▶ Input records
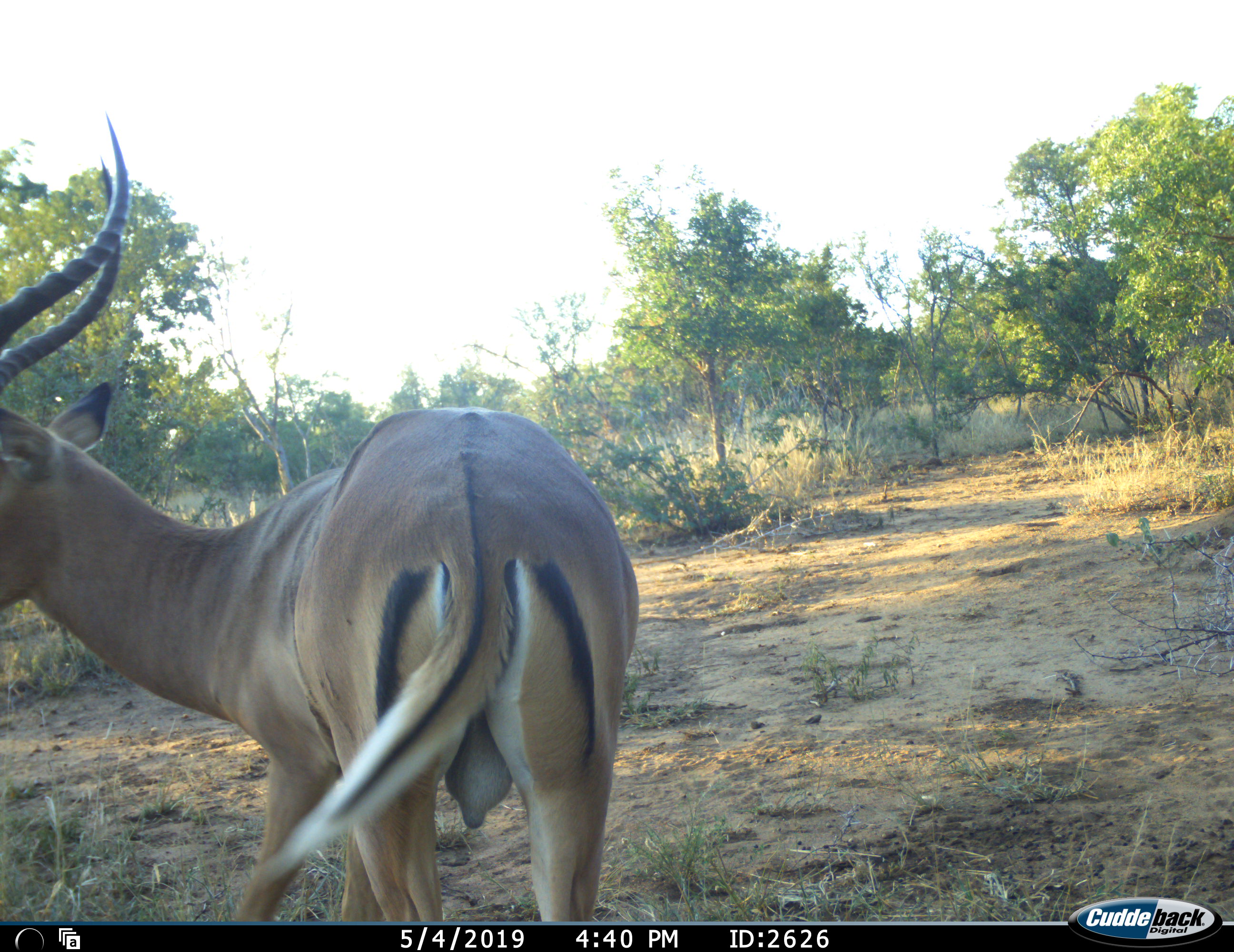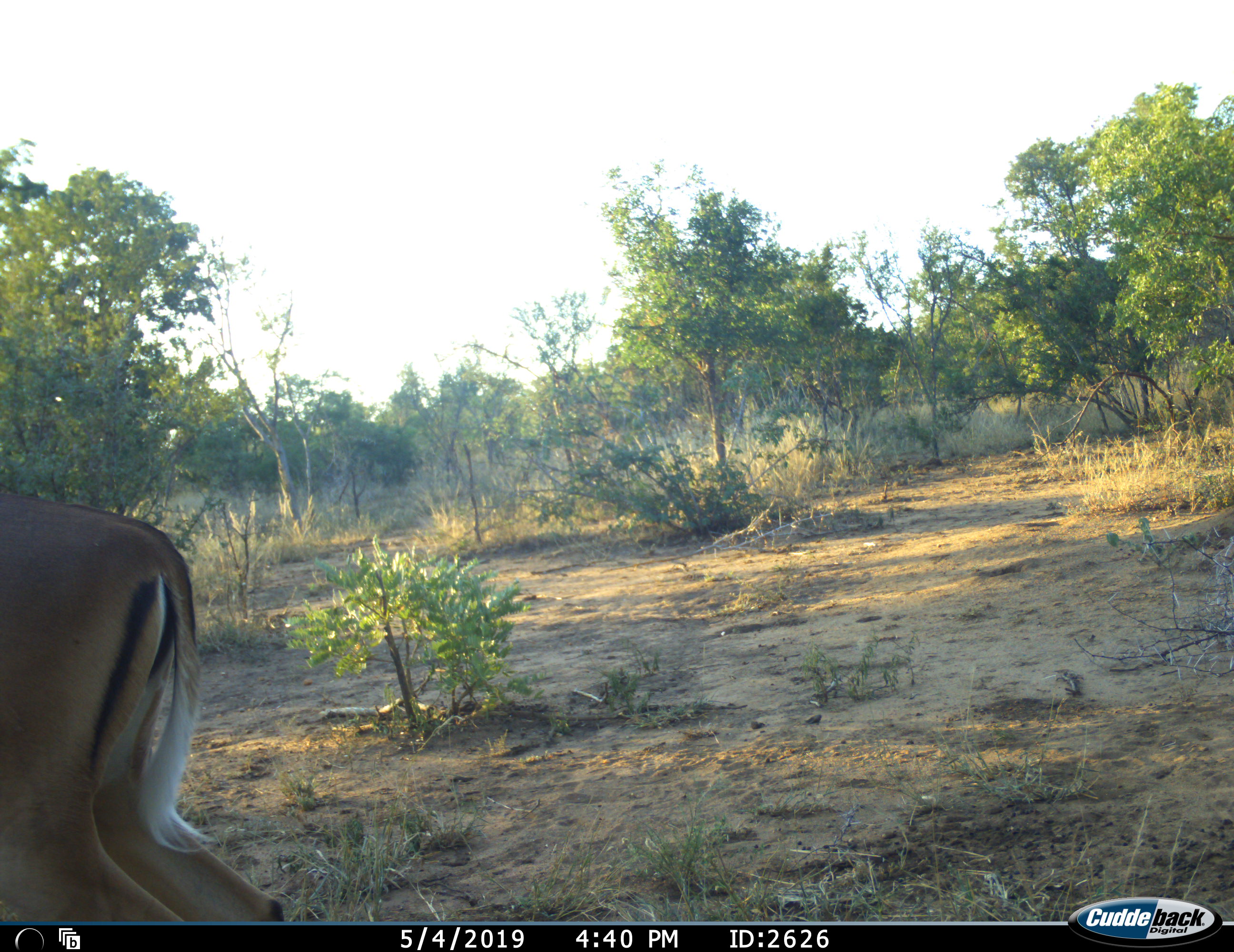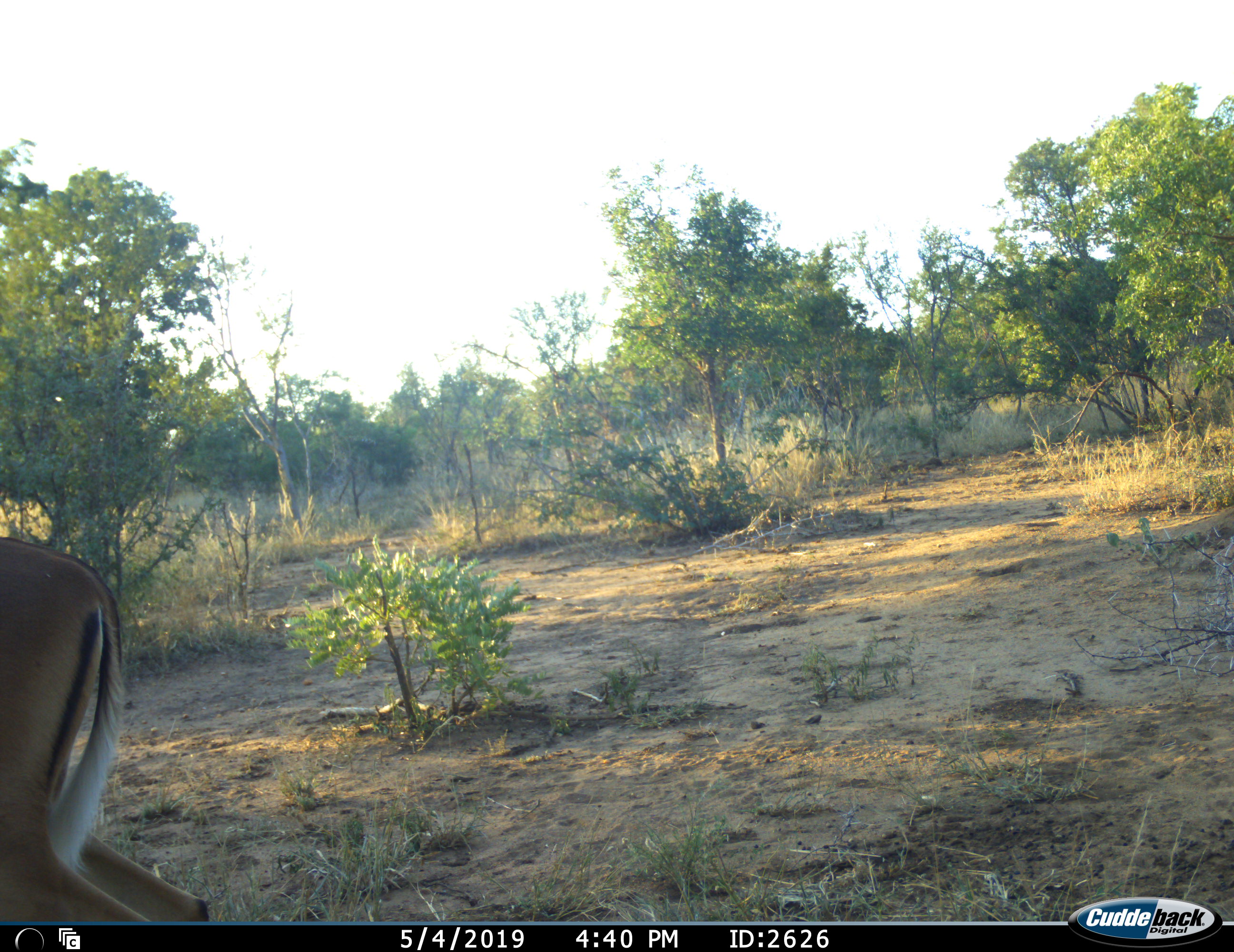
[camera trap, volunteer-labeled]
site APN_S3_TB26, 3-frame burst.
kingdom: Animalia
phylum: Chordata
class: Mammalia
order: Artiodactyla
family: Bovidae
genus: Aepyceros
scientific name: Aepyceros melampus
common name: impala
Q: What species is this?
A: Impala (Aepyceros melampus).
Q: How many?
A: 1.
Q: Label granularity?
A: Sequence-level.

▶ Aim of the exercise
Produce verbatim the lines starting at the one with "site APN_S3_TB26, 3-frame burst." and ending at the last line of the material, both ends included. Add no other line.

▶ Answer to this problem
site APN_S3_TB26, 3-frame burst.
kingdom: Animalia
phylum: Chordata
class: Mammalia
order: Artiodactyla
family: Bovidae
genus: Aepyceros
scientific name: Aepyceros melampus
common name: impala
Q: What species is this?
A: Impala (Aepyceros melampus).
Q: How many?
A: 1.
Q: Label granularity?
A: Sequence-level.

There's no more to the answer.